Which means people do not realise how hard a time you are having on those days. For all intensive purposes, you look and act normal. You and only you know how much more difficult everything is to accomplish, how much pain you may be in but are still smiling, how tired you may be but still try to keep up with everyone else (and this is not the kind of tired that goes away with sleep), how hard it may be to concentrate so you keep trying as hard as you can to focus.

I just had one of those days. When I felt weak and uncoordinated. When I would stare at the compute screen but could only focus for less than a minute each time. Let’s not get into how or why this flare-up came about – it could be what I’ve been eating for the past couple of days, it could be stress, it could be the sudden temperature fluctuations. Or how emotionally you feel weak because of what you have been able to do before the onset of the disease and the expectation that you could have been able to do.

What’s really hard during these times is trying to explain to people just how you are feeling. Today I used the example of “having had 15 cups of strong coffee all at once,” feeling tense and unfocused.

And then I started thinking again (yes, I do tend to over think, another effect of MS), and retracing an earlier conversation I had with many people actually. About how I am entitled to a handicapped parking sticker, but people think I should not apply for it because I don’t need it. Well, I do need it – sometimes at least, when having some trouble walking even 100 meters, or when even pushing the shopping cart to the car is hard to do.
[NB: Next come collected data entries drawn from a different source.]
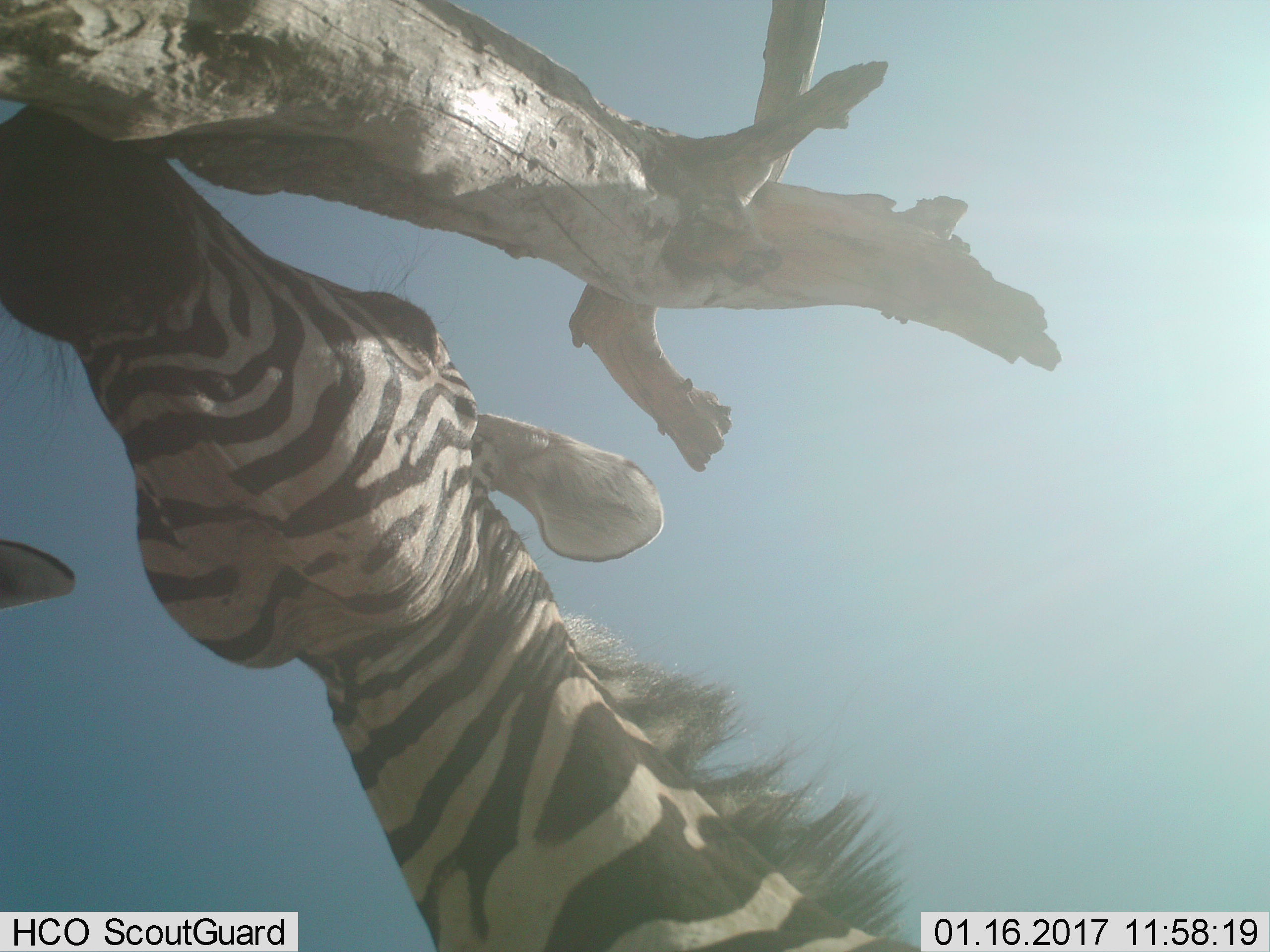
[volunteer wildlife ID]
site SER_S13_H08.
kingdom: Animalia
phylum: Chordata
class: Mammalia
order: Perissodactyla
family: Equidae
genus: Equus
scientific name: Equus quagga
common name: plains zebra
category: zebraplains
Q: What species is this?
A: Zebraplains (plains zebra) (Equus quagga).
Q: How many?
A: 1.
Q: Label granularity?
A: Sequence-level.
I really hope I will never have to use that sticker. And I’ve said it before and really meant it, I don’t want special treatment from people because of my MS. But I may have to use it, and I may need special accommodations – not special treatment or favours – and a whole lot of understanding. So I will apply for it, as well as for any other accommodation or benefit I may be entitled to. Without feeling any shame, or having any reservation. Because, even if you cannot see it most of the time, it is a handicap that I am working with.

My featured image today is a penguin. Because, let’s face it, they are awesome.

4 thoughts on “Just because you can’t see it, doesn’t mean it’s not there!

  1. powerful! u’re right that a lot of times we cannot see, feel, sense all you are going through and not even comprehend it…. You should apply to receive all the benefits you are entitled to, especially if you need them. You might not even know that, until you get into a situation where you would wish you had applied for that ‘small’ benefit!